Strange, but fascinating data. First, it explained our intuition that texture utilization negatively impacted performance, as most of our daily testing is Chrome 11 on OS X. Second, it provide some performance guidance for building javascript games today: for best performance, keep your working texture set per level below 5 MB. Definitely don’t go above 10 MB if a substantial percentage of your audience is on OS X Chrome and Internet Explorer 9.

But What About Mobile?

Our curiosity piqued, it was time to repeat the test on mobile browsers. we had an iPhone 4 (iOS version 4.3), HTC Evo (Android 2.2), and Motorola Droid (Android 2.2.2) within reach, so that’s what we tested on:

Once again, a data point supporting our idea that texture use reduces performance, since we do most mobile performance testing on an iPhone. At 3 MB of texture memory, the iPhone 4 performance drops by 75% and remains low. On the other hand Android seemed far more resilient, if noisy in the case of the Droid. In repeated runs, the Droid followed a predictable pattern, with the first run among the slowest of runs, followed by faster runs with occasional returns to the baseline.

Our takeaway? Keep mobile levels to less than 3 MB of memory.

And Now for Something Completely Different

To date, we have avoided microbenchmarks for JavaScript. First, there were sufficient unknowns around JavaScript games to keep us busy. Second, we knew microbenchmarking was going to require a community approach to capture the differences in browsers, JavaScript engines, and core flexibility -- the politest way I can put it -- of JavaScript. Building out that kind of site was going to take time and effort.

Fortunately, someone else already did and it is awesome. Go visit jsPerf and explore the test cases. Don’t worry, we’ll wait.

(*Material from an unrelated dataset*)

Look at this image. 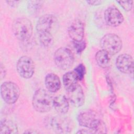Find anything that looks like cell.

Wondering about loop performance? Snapping to integers? UUID generation? Clearly, there is high variance in the quality of test cases posted, but jsPerf is a great tool and we plan to use it.

Finally

We’ve been starting to streamline JSGameBench to make it easier to run. This release includes two changes that should help:

  • A simpler, lighter-weight server in /bin, “simple_svr.js”, which removes the dependency on socket.io. While we continue to experiment with websockets and other communication channels, those tests are not linked to the core testing.
  • The “tohtml.js” script, which will take JSGameBench projects and convert the our templated .shtml files into .html files that do not require node.js to serve. Simply type: “bin/tohtml.js perf” to convert the perf project.

Thank You

As always, thank you to everyone who has forked JSGameBench or talked to us about how to make it faster. WebGL experts from both the Firefox and Chrome teams have both pointed out potential optimizations in our implementation, so thank you and stand by for even higher performance!